Fans of first-person shooter games will be in for a treat this year, as both Call of Duty and Battlefield will be launching their respective blockbuster titles – Call of Duty: Black Ops 7 and Battlefield 6 – later this year. While both franchises are long-time rivals in the industry, they both agree on one matter: players will be required to have Secure Boot enabled to play the games.
Call of Duty and Battlefield’s “Bipartisan Agreement”

The truth is, modern multiplayer games all suffer from the same problem: cheaters. As cheating tools get better, it became harder for game developers to combat the problem without some form of system validation. As such, both franchises have developed their own anti-cheat systems, with Activision referring theirs as Ricochet, while EA’s latest solution is dubbed Javelin, with Secure Boot now a requirement for both.
In the case of Ricochet, the new Secure Boot requirement (along with TPM 2.0) will be mandated in the upcoming Season 5 update for CoD’s latest title Black Ops 6, and on the other side, Battlefield 6 has just been announced by EA to require Secure Boot. The reason behind this requirement is to ensure systems cannot be tampered in a way beyond what existing anti-cheat tools can detect. Both developers has noted that this requirement are complementary to their current tools to minimize cheating potential.

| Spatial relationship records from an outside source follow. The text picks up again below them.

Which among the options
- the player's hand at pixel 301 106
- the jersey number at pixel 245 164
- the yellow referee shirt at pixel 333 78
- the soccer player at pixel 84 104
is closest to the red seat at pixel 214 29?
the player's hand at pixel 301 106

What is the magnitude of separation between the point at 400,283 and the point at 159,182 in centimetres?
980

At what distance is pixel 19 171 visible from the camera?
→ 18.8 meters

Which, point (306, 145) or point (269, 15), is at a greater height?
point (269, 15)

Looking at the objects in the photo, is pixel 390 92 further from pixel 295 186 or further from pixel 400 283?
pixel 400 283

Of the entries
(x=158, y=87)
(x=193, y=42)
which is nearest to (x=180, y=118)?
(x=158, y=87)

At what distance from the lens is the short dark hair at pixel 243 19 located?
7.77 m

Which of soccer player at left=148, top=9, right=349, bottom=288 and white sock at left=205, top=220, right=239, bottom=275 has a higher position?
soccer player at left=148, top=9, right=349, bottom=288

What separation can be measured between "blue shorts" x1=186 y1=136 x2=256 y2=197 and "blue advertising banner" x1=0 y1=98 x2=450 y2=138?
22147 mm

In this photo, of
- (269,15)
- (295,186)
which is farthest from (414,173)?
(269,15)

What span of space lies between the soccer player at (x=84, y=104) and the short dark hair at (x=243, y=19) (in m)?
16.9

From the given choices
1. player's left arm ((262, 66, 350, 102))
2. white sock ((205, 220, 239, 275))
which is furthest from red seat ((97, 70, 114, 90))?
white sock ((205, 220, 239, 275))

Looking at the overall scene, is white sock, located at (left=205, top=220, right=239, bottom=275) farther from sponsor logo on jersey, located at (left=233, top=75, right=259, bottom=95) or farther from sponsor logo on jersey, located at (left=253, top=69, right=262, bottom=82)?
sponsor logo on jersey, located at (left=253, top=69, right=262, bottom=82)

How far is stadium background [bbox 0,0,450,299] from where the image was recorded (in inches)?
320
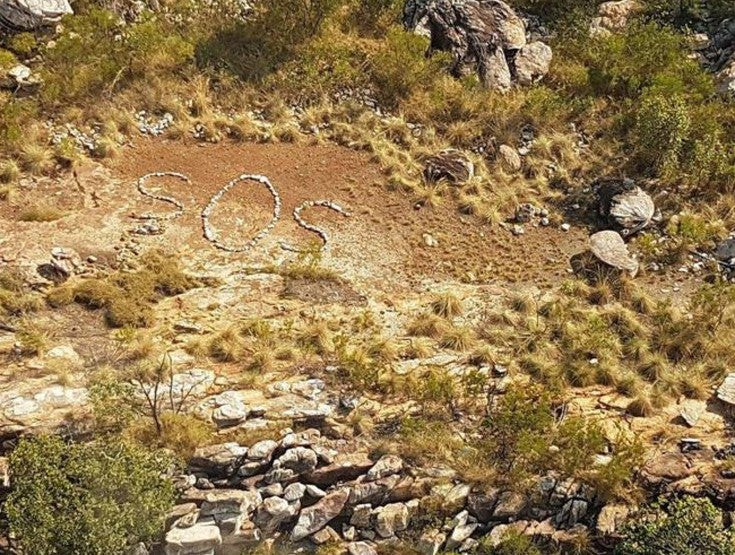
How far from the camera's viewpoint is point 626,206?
20016 millimetres

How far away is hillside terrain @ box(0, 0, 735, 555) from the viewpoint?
1237cm

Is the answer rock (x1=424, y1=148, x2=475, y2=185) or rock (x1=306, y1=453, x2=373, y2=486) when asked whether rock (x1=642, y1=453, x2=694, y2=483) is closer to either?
rock (x1=306, y1=453, x2=373, y2=486)

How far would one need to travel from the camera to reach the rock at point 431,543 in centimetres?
1216

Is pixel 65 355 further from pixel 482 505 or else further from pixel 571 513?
pixel 571 513

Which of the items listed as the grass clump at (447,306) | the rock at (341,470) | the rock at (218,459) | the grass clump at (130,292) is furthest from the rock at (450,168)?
the rock at (218,459)

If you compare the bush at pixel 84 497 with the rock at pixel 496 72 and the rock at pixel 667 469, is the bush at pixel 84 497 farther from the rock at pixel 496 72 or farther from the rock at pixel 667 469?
the rock at pixel 496 72

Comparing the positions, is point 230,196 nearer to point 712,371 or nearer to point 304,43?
point 304,43

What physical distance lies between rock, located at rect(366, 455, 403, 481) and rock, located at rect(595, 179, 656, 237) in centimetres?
1050

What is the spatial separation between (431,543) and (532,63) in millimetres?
17893

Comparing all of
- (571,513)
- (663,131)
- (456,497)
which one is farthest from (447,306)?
(663,131)

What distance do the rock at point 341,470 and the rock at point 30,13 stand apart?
1775 cm

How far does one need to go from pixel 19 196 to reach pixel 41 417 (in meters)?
A: 8.52

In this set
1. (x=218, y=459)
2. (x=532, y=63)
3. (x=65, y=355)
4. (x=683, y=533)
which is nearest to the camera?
(x=683, y=533)

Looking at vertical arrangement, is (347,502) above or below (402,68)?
below
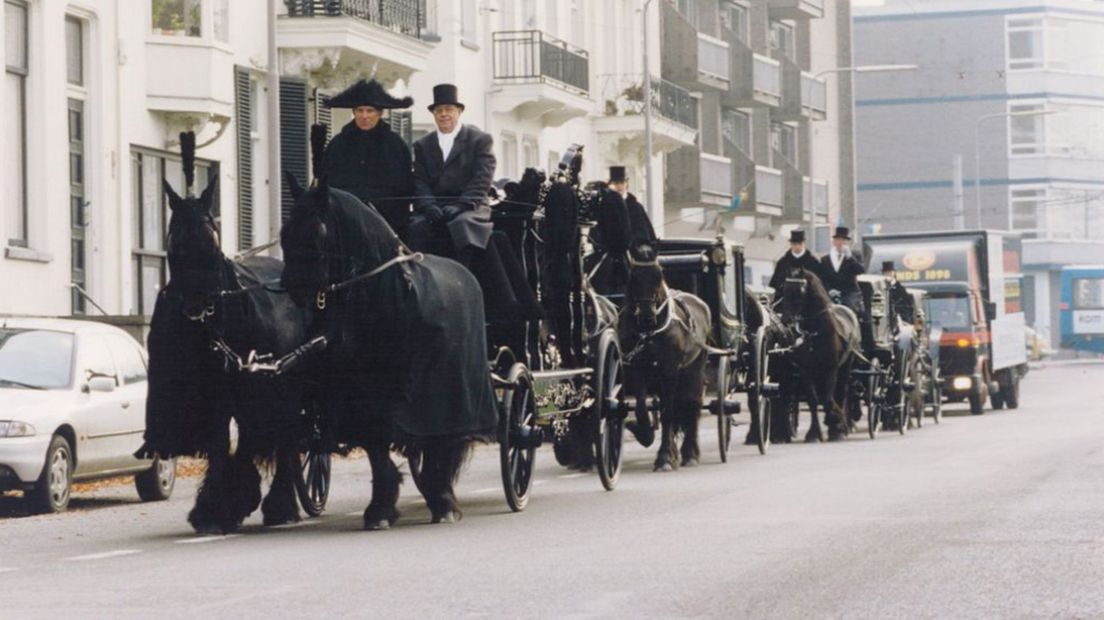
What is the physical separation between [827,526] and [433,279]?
2827 millimetres

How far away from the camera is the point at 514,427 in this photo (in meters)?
16.8

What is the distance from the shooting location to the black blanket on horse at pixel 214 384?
49.1 ft

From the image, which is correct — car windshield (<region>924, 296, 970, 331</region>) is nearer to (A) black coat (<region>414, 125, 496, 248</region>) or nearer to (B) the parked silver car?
(B) the parked silver car

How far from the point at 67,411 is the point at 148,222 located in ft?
45.5

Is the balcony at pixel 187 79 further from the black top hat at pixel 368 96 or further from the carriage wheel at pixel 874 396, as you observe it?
the black top hat at pixel 368 96

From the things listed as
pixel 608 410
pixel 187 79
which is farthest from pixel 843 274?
pixel 608 410

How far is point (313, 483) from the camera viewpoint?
17250mm

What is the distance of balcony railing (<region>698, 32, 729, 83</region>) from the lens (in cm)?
6320

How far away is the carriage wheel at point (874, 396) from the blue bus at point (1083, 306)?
65.5m

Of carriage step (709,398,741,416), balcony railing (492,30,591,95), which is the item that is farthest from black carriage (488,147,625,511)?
balcony railing (492,30,591,95)

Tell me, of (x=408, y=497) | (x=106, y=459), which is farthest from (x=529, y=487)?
(x=106, y=459)

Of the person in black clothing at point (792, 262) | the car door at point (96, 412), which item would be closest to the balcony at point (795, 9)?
the person in black clothing at point (792, 262)

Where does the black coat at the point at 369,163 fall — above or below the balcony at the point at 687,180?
below

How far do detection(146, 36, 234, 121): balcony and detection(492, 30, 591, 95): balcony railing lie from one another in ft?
45.5
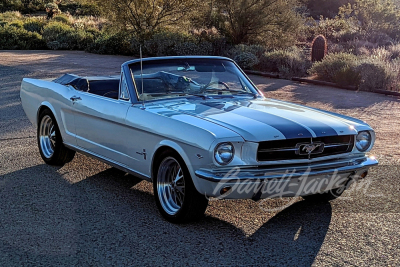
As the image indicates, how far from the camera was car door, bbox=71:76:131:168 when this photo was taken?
5516 mm

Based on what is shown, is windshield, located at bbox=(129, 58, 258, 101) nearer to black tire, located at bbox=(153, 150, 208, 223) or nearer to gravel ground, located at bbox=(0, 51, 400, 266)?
black tire, located at bbox=(153, 150, 208, 223)

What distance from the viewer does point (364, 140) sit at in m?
5.05

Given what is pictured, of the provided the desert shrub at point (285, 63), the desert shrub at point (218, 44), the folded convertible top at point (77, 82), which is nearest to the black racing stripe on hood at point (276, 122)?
the folded convertible top at point (77, 82)

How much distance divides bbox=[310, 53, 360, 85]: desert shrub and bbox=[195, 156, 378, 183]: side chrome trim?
1045 cm

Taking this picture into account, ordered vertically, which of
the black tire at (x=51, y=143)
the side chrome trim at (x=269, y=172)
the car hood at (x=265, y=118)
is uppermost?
the car hood at (x=265, y=118)

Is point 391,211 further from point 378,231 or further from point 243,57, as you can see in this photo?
point 243,57

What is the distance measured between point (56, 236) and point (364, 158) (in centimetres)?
273

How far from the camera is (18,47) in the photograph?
1073 inches

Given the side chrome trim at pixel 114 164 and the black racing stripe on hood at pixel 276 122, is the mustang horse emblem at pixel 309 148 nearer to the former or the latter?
the black racing stripe on hood at pixel 276 122

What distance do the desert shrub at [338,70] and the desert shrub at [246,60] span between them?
2308 mm

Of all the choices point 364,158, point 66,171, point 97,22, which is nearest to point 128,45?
point 97,22

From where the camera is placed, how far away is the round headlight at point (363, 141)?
5.00 meters

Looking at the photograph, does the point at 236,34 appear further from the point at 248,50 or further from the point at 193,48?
the point at 248,50

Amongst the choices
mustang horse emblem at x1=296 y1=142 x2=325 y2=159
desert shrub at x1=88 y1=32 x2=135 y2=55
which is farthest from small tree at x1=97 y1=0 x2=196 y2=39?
mustang horse emblem at x1=296 y1=142 x2=325 y2=159
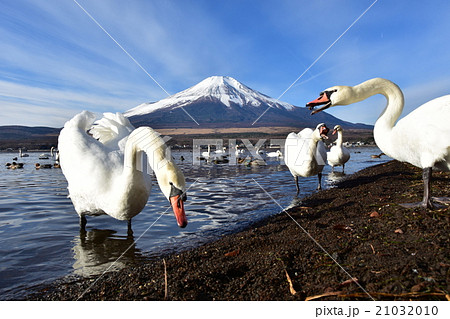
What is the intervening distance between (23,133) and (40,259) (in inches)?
6351

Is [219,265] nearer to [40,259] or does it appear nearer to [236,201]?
[40,259]

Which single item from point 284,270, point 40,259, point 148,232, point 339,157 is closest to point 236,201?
point 148,232

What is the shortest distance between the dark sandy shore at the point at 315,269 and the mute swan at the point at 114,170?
83 cm

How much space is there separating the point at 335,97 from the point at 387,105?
903 mm

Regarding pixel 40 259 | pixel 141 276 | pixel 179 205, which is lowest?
pixel 40 259

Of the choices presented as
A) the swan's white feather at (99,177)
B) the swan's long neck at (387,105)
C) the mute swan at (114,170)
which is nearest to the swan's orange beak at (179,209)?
the mute swan at (114,170)

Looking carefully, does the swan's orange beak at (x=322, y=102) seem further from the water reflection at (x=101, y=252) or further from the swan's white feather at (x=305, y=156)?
the swan's white feather at (x=305, y=156)

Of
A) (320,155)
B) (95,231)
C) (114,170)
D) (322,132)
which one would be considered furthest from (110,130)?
(320,155)

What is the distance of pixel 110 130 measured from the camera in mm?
6969

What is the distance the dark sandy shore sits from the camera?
2574 mm

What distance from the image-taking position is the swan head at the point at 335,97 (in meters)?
4.83

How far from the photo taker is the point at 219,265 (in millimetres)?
3645

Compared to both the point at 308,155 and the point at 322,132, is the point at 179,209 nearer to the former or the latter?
the point at 308,155
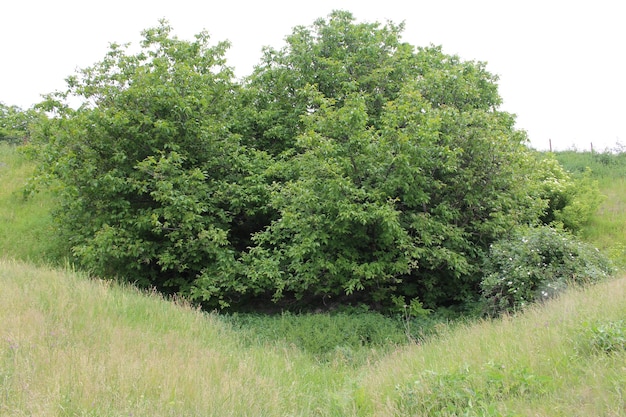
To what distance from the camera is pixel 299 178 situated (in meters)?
9.70

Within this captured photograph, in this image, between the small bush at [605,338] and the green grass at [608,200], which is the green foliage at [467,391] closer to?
the small bush at [605,338]

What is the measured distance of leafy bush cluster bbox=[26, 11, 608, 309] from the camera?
352 inches

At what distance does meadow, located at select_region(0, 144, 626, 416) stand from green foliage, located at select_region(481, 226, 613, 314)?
147 cm

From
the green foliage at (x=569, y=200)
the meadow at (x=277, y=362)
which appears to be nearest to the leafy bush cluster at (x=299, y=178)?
the meadow at (x=277, y=362)

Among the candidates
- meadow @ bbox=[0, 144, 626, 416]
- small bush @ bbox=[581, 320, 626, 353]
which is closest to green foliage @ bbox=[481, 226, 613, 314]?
meadow @ bbox=[0, 144, 626, 416]

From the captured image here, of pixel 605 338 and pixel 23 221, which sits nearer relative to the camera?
pixel 605 338

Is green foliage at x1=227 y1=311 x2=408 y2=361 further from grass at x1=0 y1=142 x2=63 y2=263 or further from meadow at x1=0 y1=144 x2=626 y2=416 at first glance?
grass at x1=0 y1=142 x2=63 y2=263

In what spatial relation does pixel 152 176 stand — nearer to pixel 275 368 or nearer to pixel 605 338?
pixel 275 368

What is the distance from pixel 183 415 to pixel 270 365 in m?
2.38

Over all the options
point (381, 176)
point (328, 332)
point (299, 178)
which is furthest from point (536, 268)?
point (299, 178)

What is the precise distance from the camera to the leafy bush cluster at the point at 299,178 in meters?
8.93

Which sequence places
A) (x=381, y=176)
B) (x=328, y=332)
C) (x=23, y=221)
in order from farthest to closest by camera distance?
(x=23, y=221) → (x=381, y=176) → (x=328, y=332)

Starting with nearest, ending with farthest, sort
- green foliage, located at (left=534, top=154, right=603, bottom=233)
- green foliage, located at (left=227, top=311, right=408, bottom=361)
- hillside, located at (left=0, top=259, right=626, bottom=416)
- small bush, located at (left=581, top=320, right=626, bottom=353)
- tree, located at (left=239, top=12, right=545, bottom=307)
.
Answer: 1. hillside, located at (left=0, top=259, right=626, bottom=416)
2. small bush, located at (left=581, top=320, right=626, bottom=353)
3. green foliage, located at (left=227, top=311, right=408, bottom=361)
4. tree, located at (left=239, top=12, right=545, bottom=307)
5. green foliage, located at (left=534, top=154, right=603, bottom=233)

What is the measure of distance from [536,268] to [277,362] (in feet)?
17.5
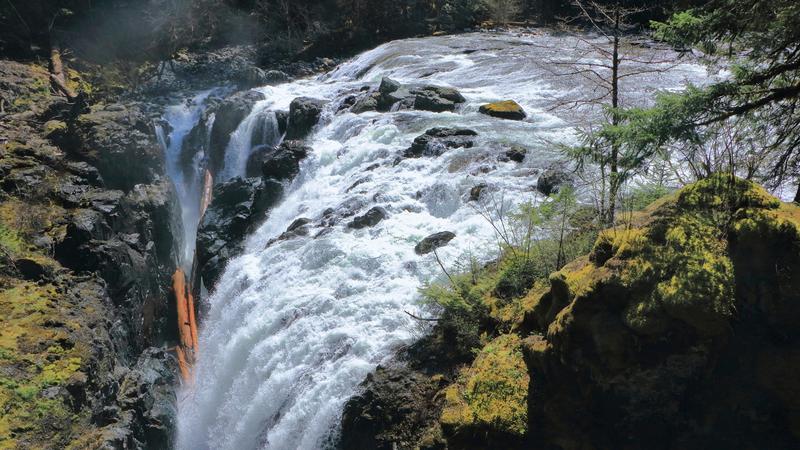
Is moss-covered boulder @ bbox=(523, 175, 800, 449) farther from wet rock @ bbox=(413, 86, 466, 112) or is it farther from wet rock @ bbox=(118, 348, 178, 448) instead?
wet rock @ bbox=(413, 86, 466, 112)

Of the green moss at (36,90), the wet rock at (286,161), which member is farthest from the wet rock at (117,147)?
the wet rock at (286,161)

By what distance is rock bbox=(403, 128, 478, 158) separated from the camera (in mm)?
13062

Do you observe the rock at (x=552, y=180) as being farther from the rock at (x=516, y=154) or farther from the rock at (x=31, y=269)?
the rock at (x=31, y=269)

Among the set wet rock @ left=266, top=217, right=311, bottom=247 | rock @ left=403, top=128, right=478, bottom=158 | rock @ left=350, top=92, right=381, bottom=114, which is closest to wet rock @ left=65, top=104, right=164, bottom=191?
wet rock @ left=266, top=217, right=311, bottom=247

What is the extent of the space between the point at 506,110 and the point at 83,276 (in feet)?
33.2

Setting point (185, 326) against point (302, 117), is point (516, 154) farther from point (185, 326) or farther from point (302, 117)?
point (185, 326)

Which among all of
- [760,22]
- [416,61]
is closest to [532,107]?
[416,61]

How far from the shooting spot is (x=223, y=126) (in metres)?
19.0

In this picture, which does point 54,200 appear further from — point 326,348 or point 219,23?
point 219,23

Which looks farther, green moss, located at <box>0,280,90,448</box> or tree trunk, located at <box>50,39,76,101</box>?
tree trunk, located at <box>50,39,76,101</box>

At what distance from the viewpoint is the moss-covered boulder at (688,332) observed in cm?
426

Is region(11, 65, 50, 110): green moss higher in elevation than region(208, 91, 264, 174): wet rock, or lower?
higher

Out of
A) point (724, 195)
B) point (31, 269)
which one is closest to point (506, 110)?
point (724, 195)

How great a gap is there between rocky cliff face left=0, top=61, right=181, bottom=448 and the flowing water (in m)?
1.32
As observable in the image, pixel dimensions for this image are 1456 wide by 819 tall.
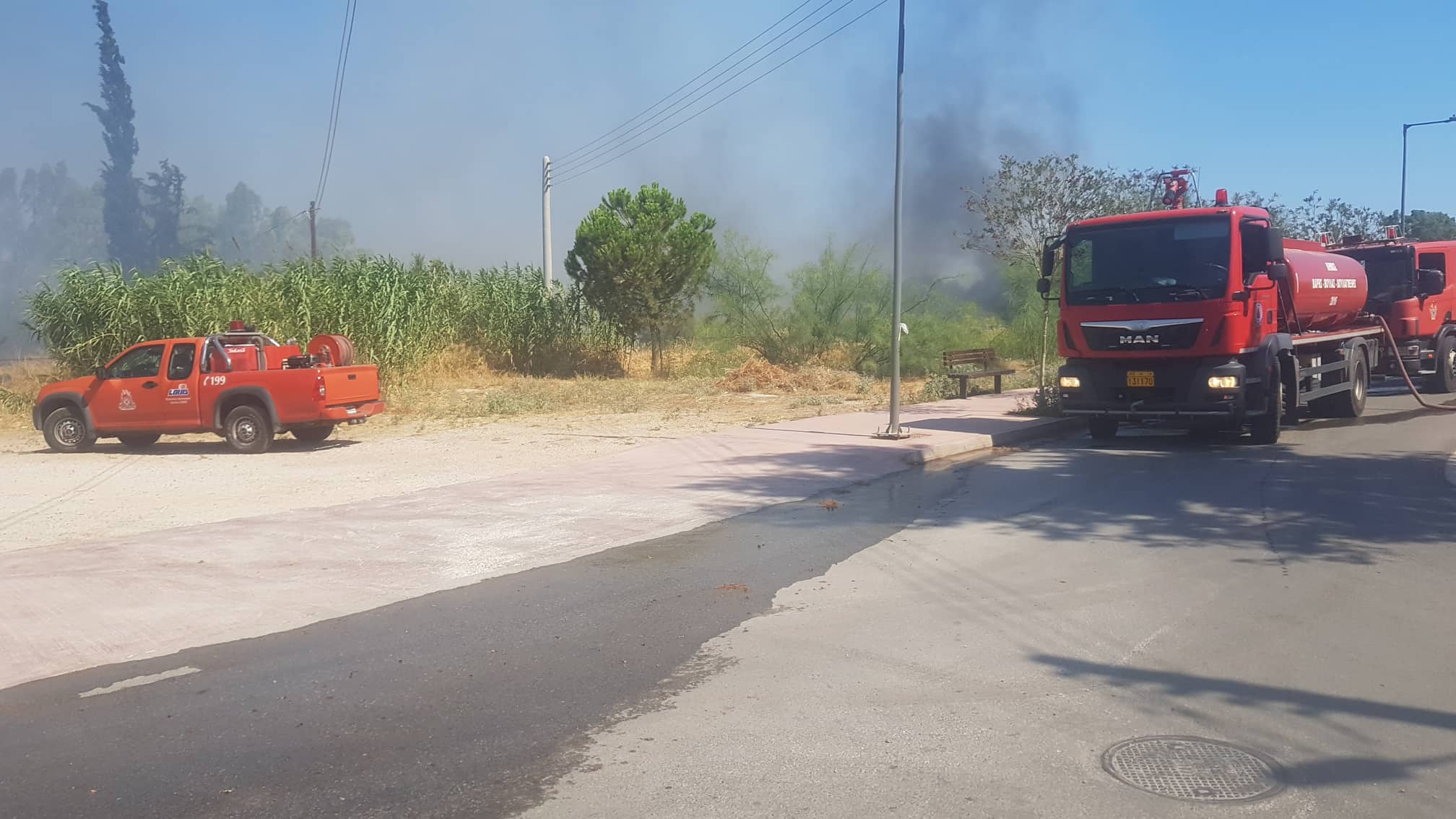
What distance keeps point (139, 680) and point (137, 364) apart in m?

This requirement does mean that Linux gamers, particularly owners of Steam Deck, are out of luck. While gaming on Linux is fairly feasible thanks to tools like Proton, anti-cheat software are generally not designed to work in these systems, especially if they are the kernel-level kind like Ricochet, Javelin, or Riot Games’ Vanguard – the latter of which is the first to introduce such requirement for Valorant, and more recently, League of Legends.
Pokdepinion: Some people, including myself, do not fully trust kernel level anti-cheat systems for reasons like CrowdStrike, but I can’t blame these developers either, given how rampant cheating has become.